Article: Physical Equilibrium – Featured in Security Matters Magazine

The Crucial Role of Physical Security in Today’s Business Landscape

An editorial by our managing director, Roger Humphreys, was featured in the latest issue of Security Matters magazine. Check out a summary of the article below. For the full article, please click here.

Cyber security has taken centre stage in an era where businesses rely on IT infrastructure for day-to-day operations. However, the importance of physical security in protecting people, property, and assets is equally paramount. The article explores the significance of a holistic approach combining cyber and physical security measures.

The foundation of physical security lies in perimeter security, which utilises integrated electronic and mechanical elements to prevent unauthorised physical access. Key components such as keypads, ID badges, biometric logins, and security patrols work in tandem to limit access. The architectural design of a building, including doors, windows, walls, gates, and security shutters, forms the elemental line of defence.

The article emphasises a layered model for physical security, where multiple measures deter, detect, and delay intrusions. The Loss Prevention Certification Board (LPCB) advocates for suitable physical security measures that provide sufficient delay to enable the detection and response of intruders.

One crucial standard highlighted is LPS 1175, which focuses on the physical security of intruder-resistant building components.

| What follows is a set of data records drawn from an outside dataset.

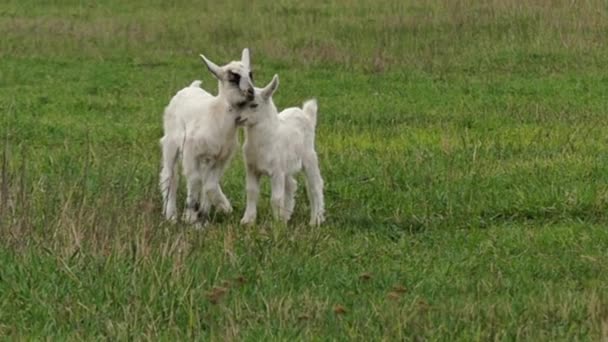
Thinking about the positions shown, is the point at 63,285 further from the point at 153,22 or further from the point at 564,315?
the point at 153,22

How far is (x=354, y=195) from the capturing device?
10758 millimetres

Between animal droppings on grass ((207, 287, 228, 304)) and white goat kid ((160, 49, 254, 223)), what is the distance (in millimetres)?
2488

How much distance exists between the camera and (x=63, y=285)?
691 centimetres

The standard, now in Issue 8, employs a layered approach, separating attack time from tools and allowing for more effective security measures.

The article delves into other standards, such as PAS 24:2016 and EN 1627, outlining their relevance in assessing the security performance of door sets and windows against various attack methods. Resistance classes are introduced to determine the level of burglary resistance offered by a security product.

Common physical security threats, including vandalism, theft, sabotage, and espionage, are discussed, along with appropriate countermeasures. The article provides insights into real-world challenges, such as securing high-value exhibits in cultural institutions within historic buildings.

Our Manchester Museum case study illustrates the application of “Lockdown Technology” to enhance security shutters without compromising aesthetics. The project required a tailored approach, including the use of LPS 1175 SR3-rated Obexion security shutters and bespoke security-certified steel frames.

The article concludes by addressing severe threats like terrorism and the importance of a coherent, risk-based security strategy. The upcoming Terrorism (Protection of Premises) Bill, known as Martyn’s Law, is mentioned as a significant step toward raising security standards in the UK.

In a world where physical security risks are diverse, businesses must adopt a comprehensive strategy that combines the best practices of physical and cyber security. Standards and certifications play a crucial role in ensuring the effectiveness of security measures, providing businesses with the confidence that their assets and personnel are adequately protected.